Begin at the first of the lines below and stop after the line that contains "in terms of distance from the camera.". Render those lines as a JSON list of strings, one per line, leaving out blank lines.
— start Stored data —
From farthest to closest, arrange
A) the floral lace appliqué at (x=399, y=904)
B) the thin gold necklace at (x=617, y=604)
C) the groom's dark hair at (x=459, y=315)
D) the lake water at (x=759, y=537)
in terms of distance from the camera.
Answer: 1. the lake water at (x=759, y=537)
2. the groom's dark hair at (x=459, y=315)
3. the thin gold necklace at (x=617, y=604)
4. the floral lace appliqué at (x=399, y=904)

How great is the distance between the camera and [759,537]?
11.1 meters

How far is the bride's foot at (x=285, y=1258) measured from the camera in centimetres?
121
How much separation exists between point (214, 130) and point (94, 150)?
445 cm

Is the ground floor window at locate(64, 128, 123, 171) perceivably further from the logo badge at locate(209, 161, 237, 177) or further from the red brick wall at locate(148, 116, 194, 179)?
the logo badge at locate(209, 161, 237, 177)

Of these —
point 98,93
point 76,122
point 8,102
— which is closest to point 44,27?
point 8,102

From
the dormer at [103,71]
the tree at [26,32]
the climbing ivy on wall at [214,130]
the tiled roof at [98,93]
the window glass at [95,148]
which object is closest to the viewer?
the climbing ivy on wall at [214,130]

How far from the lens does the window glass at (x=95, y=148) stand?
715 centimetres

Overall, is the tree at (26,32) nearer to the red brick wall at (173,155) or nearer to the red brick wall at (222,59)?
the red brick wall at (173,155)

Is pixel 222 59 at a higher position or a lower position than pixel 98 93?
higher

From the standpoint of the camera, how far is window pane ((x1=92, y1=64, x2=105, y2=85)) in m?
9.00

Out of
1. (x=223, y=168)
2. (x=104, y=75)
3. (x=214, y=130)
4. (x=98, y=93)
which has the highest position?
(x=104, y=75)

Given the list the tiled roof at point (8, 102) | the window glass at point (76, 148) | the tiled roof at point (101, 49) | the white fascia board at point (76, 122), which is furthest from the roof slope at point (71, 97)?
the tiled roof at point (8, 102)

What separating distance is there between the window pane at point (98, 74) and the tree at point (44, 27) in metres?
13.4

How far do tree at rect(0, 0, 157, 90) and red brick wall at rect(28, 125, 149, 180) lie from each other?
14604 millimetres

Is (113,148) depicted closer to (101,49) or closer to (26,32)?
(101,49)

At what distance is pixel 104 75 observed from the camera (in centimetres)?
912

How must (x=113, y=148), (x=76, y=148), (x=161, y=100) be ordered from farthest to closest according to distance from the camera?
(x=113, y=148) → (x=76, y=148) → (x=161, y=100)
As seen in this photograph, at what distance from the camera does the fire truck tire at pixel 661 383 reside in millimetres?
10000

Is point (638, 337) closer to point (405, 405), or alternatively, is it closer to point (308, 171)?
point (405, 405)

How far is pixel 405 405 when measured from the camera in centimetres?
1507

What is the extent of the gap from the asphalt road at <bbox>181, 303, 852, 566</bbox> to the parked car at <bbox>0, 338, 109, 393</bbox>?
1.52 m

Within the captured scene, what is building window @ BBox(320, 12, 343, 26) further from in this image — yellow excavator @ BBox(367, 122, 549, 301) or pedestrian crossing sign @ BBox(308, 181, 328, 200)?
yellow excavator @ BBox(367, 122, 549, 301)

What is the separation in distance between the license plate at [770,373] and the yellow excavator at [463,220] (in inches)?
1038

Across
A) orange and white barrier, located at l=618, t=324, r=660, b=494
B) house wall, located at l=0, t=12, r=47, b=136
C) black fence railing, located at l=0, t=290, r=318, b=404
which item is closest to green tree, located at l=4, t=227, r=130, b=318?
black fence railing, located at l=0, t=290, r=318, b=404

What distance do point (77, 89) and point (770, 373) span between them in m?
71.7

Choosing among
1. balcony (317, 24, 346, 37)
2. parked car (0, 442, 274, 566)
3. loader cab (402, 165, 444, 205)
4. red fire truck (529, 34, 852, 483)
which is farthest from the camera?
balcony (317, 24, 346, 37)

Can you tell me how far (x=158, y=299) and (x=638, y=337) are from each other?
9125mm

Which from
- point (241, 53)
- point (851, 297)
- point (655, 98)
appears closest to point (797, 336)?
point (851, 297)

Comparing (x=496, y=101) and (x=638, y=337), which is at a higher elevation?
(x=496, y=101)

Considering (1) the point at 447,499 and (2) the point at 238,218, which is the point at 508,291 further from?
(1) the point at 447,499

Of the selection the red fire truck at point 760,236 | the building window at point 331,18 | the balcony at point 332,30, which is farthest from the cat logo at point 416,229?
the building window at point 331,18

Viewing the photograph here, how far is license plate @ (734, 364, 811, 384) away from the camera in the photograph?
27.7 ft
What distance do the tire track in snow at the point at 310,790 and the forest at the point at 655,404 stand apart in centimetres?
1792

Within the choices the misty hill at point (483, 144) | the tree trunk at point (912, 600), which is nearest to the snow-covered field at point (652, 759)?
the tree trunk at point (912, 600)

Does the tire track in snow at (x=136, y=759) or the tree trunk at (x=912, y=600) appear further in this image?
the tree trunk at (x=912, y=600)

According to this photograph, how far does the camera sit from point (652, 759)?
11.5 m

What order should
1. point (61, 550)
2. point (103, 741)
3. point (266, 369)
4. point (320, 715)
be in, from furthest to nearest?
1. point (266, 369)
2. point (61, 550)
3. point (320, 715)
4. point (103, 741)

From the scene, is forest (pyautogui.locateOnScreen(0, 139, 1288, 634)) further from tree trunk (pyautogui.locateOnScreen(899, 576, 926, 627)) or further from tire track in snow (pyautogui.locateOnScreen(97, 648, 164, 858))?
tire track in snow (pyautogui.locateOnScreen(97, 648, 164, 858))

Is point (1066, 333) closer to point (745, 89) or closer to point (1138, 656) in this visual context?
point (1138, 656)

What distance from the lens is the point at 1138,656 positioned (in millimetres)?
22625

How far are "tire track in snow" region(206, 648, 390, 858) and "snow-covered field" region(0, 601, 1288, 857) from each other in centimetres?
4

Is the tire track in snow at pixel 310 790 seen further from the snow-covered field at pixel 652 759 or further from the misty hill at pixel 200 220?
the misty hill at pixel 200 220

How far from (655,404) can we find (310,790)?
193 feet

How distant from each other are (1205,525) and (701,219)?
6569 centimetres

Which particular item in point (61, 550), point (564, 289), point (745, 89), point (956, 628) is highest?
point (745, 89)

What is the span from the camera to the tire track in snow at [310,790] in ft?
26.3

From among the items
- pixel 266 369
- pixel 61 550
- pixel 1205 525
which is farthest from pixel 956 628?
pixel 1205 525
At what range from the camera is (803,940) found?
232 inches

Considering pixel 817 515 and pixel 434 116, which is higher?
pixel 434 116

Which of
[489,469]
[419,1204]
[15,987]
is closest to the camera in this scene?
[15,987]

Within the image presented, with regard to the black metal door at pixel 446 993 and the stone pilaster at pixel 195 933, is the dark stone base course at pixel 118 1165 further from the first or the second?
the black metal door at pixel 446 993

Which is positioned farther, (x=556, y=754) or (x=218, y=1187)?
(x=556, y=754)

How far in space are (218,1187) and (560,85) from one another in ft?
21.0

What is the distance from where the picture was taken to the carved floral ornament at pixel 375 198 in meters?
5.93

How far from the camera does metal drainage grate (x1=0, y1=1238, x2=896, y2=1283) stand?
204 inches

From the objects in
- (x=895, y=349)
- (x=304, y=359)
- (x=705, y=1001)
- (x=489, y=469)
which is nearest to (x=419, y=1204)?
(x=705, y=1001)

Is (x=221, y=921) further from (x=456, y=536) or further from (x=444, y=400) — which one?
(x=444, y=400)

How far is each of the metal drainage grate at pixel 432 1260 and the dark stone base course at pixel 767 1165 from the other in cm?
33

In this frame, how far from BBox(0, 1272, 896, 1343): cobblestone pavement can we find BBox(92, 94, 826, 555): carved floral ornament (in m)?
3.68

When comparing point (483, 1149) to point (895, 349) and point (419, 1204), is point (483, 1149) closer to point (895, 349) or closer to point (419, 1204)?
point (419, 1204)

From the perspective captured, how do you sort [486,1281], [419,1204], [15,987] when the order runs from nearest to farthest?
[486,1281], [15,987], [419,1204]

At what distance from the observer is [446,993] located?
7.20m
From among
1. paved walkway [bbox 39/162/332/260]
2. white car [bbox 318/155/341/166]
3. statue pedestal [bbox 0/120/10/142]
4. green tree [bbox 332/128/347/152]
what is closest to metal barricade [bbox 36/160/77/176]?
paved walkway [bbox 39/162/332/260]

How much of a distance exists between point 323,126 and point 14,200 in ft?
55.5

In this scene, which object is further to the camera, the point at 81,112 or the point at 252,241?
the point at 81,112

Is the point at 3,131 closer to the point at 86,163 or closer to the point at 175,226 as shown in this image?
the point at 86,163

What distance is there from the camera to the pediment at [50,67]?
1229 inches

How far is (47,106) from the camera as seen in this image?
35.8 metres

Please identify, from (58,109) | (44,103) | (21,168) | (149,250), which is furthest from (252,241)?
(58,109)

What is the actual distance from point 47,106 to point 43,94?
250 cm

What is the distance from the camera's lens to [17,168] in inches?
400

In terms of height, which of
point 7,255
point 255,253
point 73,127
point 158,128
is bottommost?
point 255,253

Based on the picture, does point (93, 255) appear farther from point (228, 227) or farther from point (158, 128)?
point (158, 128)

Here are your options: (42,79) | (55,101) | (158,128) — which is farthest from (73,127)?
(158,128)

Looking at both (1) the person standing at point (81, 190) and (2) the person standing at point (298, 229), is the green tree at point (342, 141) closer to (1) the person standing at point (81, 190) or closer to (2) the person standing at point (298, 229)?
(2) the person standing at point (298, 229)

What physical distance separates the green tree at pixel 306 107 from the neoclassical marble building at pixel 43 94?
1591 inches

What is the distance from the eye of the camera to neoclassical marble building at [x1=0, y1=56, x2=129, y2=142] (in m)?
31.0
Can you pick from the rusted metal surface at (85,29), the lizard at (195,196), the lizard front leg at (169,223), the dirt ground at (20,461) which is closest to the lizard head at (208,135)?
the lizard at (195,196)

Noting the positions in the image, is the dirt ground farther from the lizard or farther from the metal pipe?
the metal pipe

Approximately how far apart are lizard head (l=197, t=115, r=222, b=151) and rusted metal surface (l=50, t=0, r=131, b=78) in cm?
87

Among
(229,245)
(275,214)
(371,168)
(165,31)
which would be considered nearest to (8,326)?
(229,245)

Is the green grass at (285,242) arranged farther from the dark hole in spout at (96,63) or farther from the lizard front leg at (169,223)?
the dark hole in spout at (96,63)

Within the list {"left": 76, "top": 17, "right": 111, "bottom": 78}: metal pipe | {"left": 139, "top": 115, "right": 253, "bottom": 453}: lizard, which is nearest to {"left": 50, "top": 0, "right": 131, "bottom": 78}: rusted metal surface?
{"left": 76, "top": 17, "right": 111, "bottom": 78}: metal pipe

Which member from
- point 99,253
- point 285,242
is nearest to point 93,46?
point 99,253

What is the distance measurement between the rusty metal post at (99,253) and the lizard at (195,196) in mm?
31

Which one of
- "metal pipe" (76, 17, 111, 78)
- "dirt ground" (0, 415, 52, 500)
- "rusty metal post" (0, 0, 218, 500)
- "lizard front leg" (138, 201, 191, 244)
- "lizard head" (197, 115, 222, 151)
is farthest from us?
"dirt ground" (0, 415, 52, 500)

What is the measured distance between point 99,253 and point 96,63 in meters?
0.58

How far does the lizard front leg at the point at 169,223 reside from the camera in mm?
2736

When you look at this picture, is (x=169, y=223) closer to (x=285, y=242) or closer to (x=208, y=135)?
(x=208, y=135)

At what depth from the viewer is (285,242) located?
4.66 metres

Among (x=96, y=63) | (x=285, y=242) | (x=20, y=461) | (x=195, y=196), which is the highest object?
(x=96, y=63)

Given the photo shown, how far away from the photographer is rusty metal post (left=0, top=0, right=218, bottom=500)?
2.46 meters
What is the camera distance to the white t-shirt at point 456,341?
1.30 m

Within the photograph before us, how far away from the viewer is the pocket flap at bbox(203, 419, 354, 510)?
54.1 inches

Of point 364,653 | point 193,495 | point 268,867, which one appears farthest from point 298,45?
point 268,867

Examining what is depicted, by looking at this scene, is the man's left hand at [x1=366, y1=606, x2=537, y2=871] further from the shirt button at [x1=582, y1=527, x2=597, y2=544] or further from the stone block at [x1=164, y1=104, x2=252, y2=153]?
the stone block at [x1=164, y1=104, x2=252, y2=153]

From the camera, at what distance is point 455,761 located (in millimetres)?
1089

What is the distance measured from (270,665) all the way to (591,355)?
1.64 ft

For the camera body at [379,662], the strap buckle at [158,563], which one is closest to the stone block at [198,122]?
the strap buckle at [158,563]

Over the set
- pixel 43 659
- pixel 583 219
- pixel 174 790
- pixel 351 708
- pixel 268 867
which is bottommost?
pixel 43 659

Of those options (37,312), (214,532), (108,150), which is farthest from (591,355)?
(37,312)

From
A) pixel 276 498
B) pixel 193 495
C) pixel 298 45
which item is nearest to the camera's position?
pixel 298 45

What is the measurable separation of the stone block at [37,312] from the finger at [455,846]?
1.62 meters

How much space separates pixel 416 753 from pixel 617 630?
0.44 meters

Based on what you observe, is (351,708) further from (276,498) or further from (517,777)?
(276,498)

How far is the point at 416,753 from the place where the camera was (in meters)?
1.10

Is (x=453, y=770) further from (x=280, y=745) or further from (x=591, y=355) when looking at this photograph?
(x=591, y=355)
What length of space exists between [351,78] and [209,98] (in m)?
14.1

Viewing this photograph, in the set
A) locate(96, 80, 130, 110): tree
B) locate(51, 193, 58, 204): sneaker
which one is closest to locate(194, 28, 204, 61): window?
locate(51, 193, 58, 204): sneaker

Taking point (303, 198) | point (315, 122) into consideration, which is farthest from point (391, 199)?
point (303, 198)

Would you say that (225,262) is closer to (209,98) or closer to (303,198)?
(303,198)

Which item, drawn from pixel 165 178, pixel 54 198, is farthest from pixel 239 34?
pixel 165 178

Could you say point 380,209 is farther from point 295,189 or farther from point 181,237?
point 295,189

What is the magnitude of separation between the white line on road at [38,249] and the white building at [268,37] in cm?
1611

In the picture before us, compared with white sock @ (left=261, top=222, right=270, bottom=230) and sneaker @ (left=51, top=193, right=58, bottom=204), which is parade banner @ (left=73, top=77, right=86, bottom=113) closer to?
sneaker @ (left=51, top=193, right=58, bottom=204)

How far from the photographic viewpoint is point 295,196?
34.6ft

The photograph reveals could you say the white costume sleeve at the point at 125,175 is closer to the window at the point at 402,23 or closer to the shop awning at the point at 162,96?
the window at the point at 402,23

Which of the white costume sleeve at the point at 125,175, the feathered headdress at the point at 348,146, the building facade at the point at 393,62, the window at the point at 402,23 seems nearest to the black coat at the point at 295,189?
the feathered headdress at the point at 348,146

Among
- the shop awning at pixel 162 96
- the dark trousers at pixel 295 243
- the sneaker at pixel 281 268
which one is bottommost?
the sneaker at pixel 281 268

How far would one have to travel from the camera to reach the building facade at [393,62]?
— end Stored data —
*Final answer:*
[
  "From farthest to closest, arrange",
  "A) the floral lace appliqué at (x=399, y=904)",
  "B) the thin gold necklace at (x=617, y=604)",
  "C) the groom's dark hair at (x=459, y=315)",
  "D) the lake water at (x=759, y=537)",
  "in terms of distance from the camera."
]